In 12 patients presenting with marrow failure (subsequently diagnosed with aplastic anemia or MDS), WGS was prioritized with a median turnaround time of 2 weeks. WGS was able to give an accelerated diagnosis, facilitating timely therapy.

9 children were found to have pathogenic germline variants. This included 2 cases of an accelerated diagnosis of expected mutations (e.g. an SBDS mutation). Other unexpected germline mutations (e.g. a TP53 mutation presenting with leukemia, and an incidental PMS2 mutation in the context of aplastic anemia), led to cascade testing for patients and their families, and tailored surveillance programs.

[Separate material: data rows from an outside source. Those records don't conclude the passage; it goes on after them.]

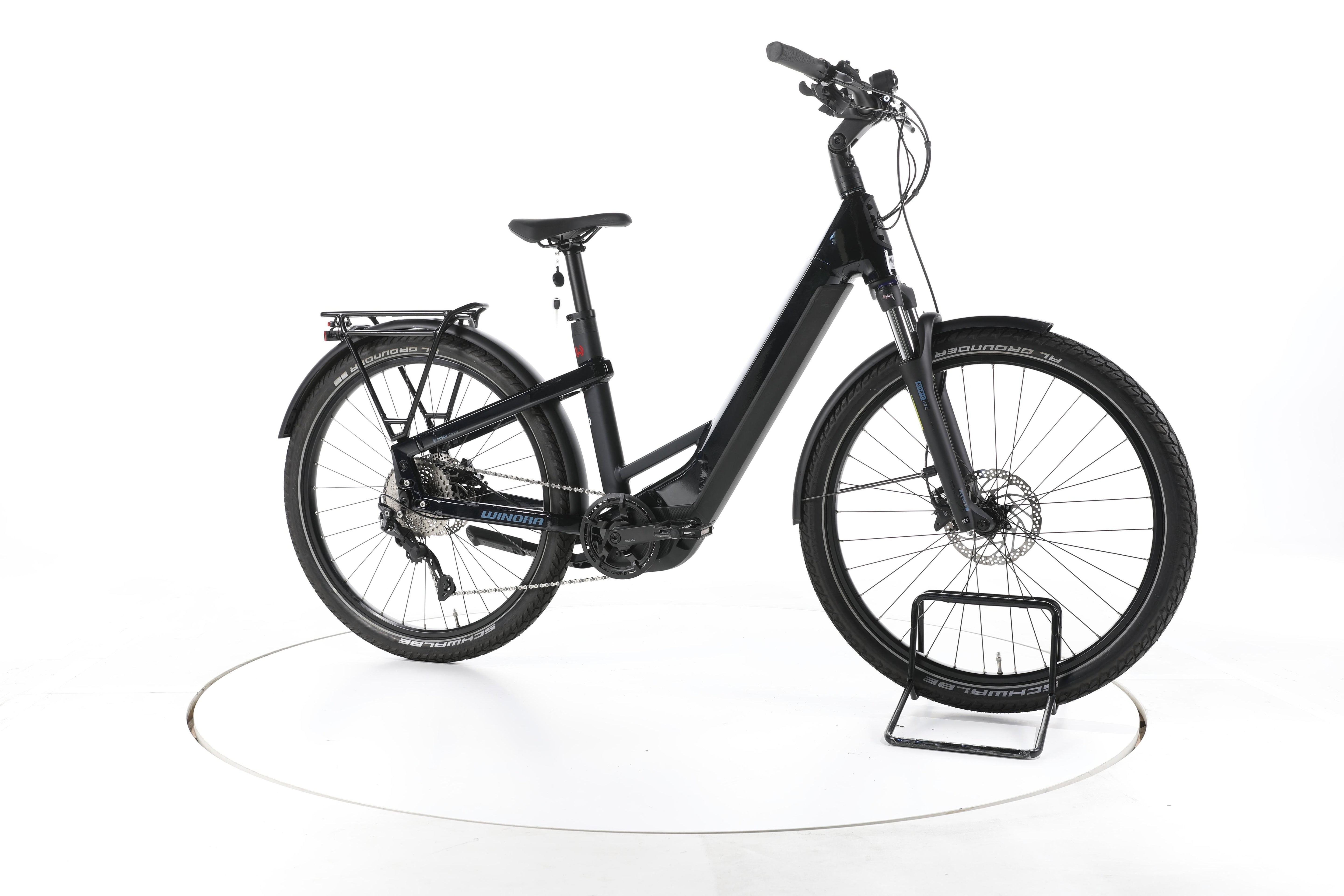 Winora Yakun 10 Trekking E-Bike Tiefeinsteiger - Image 2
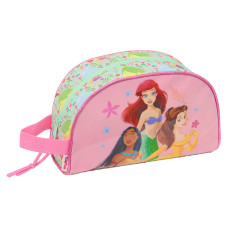 Neceser de Viaje Disney Princess Bloom Verde Rosa 26 x 16 x 9 cm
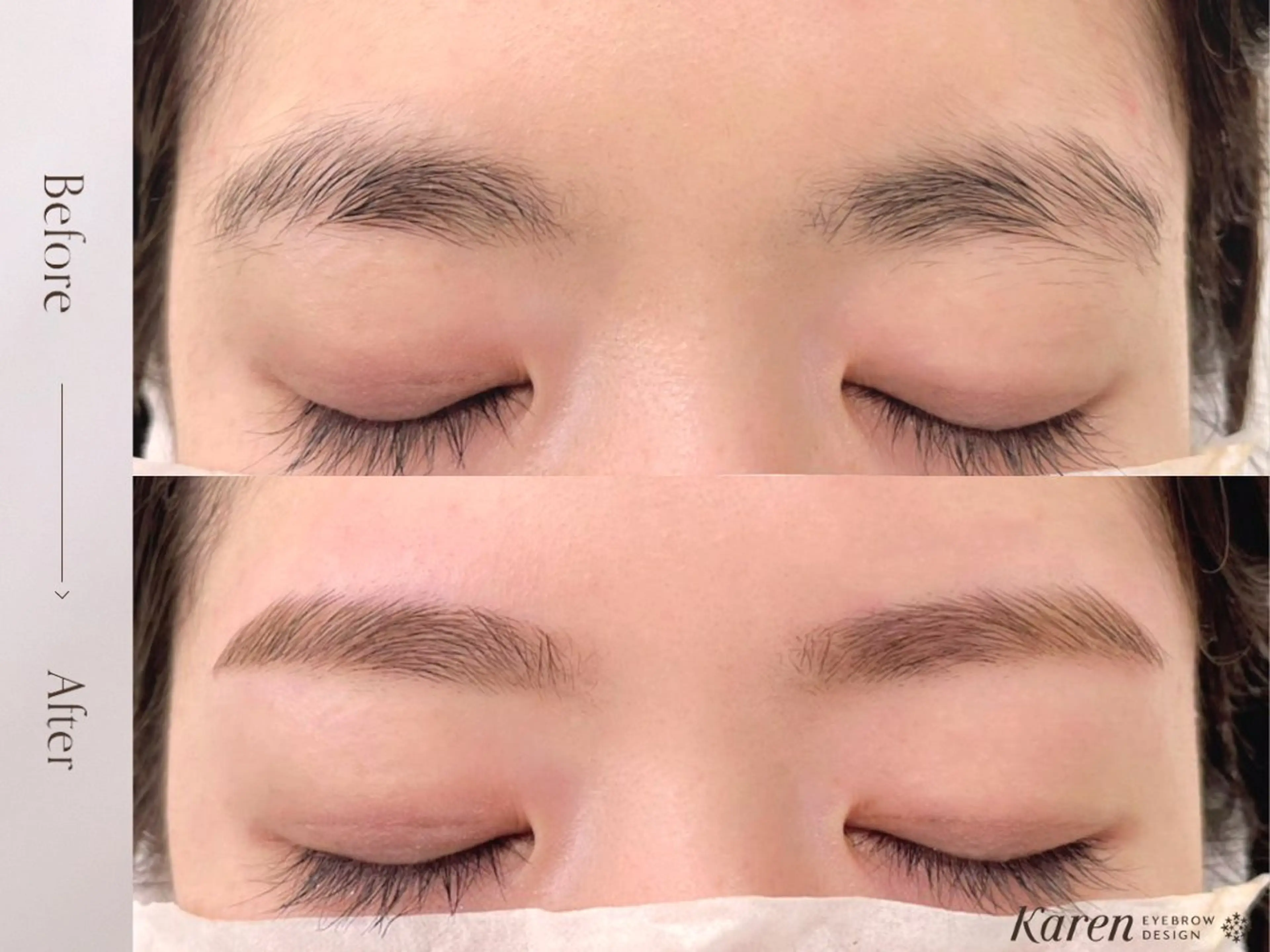 《平日限定》\10分で美層をつくる/Karen眉カットの写真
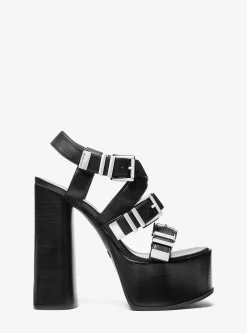 Darrington Leather Platform Sandal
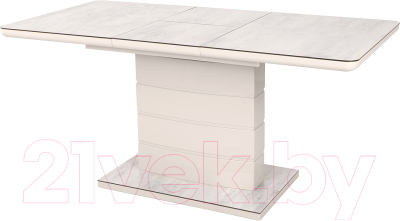 Обеденный стол Дамавер Alta 120 / DT2000120BEIGESF002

WGS made 9 children eligible for novel therapeutics, including patients found to have a RAS pathway mutation solely by WGS, and patients who were hypermutated.


WGS can successfully be delivered as a nationalized genomics medicine service, for all children with suspected hematological malignancies. WGS can match conventional and advanced genomic diagnostics in a single assay, with obvious economic benefits of test consolidation. Beyond this, it delivers additional germline and somatic findings that aid diagnosis, offer therapeutic opportunities, and tangibly change the care patients and families receive. WGS has the additional benefit of future proofing diagnostic and research capabilities, as over time analysis pipelines can be modified and new variants added.

For all children presenting with marrow failure, WGS was practice changing, providing all necessary read-outs, and facilitating timely therapy. In the case of the most common childhood malignancy, ALL, one test can replace all diagnostics, including IG/TCR MRD marker screening and pharmacogenomics for TPMT/NUDT15.

With continued improvements in turnaround time, and reducing costs, we propose that WGS could feasibly replace multiple molecular diagnostic tests for pediatric hematological malignancies.

Disclosures: Ghorashian: Novartis: Honoraria, Speakers Bureau; UCLB: Patents & Royalties. Rao: Sobi: Consultancy. Samarasinghe: Pfizer: Honoraria; Jazz Pharmaceuticals: Honoraria.